**Yapılacak iş:** "How much of" ifadesini içeren satırla başlayıp satırların sonuna kadar uzanan bölümü, "distance" yerine "separation" koyarak yeniden yaz. Başka hiçbir şeyi değiştirme.

**Veri kesiti:**
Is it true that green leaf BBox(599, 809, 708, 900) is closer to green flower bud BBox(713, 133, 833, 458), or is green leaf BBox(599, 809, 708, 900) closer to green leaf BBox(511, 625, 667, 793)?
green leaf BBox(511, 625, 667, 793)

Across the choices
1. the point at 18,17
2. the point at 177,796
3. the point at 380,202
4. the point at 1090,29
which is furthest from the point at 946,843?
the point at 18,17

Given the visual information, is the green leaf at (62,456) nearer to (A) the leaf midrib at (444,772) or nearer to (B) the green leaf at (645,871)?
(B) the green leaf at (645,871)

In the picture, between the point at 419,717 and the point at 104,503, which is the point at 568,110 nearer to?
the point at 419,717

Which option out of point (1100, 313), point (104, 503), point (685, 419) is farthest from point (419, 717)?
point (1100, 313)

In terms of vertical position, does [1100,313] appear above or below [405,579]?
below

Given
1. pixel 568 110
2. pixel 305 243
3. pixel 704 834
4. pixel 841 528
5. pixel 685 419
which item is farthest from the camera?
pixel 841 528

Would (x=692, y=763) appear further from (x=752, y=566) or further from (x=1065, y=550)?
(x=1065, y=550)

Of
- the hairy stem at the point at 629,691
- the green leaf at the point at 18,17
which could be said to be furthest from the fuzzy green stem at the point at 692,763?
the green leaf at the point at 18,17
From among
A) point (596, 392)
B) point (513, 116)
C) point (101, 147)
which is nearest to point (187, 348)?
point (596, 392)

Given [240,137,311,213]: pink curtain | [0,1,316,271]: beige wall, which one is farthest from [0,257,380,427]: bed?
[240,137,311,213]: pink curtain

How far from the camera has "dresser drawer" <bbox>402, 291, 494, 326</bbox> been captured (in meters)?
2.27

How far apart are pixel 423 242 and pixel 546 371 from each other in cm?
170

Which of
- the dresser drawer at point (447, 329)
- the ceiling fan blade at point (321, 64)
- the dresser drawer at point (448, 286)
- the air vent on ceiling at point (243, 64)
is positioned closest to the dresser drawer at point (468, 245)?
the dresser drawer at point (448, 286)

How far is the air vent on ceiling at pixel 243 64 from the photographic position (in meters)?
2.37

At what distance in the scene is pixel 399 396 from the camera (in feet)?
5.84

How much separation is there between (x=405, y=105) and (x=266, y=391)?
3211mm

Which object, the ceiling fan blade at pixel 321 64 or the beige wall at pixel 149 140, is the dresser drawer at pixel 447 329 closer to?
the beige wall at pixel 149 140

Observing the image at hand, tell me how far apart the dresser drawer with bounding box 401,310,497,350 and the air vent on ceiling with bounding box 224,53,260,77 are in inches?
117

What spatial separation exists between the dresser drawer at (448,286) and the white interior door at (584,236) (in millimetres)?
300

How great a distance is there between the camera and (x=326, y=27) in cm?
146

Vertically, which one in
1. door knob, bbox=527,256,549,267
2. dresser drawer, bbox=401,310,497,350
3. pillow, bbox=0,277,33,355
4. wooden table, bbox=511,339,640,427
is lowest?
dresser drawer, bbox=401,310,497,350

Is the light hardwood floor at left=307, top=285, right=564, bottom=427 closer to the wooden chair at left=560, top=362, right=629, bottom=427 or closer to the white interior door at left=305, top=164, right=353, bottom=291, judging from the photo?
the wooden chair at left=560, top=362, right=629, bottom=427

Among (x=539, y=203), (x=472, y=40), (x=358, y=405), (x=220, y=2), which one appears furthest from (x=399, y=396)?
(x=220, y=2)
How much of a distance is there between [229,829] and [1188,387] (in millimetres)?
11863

**Tam yanıt:**
How much of a separation is there between [229,829] and [1188,387] (in millimetres)?
11863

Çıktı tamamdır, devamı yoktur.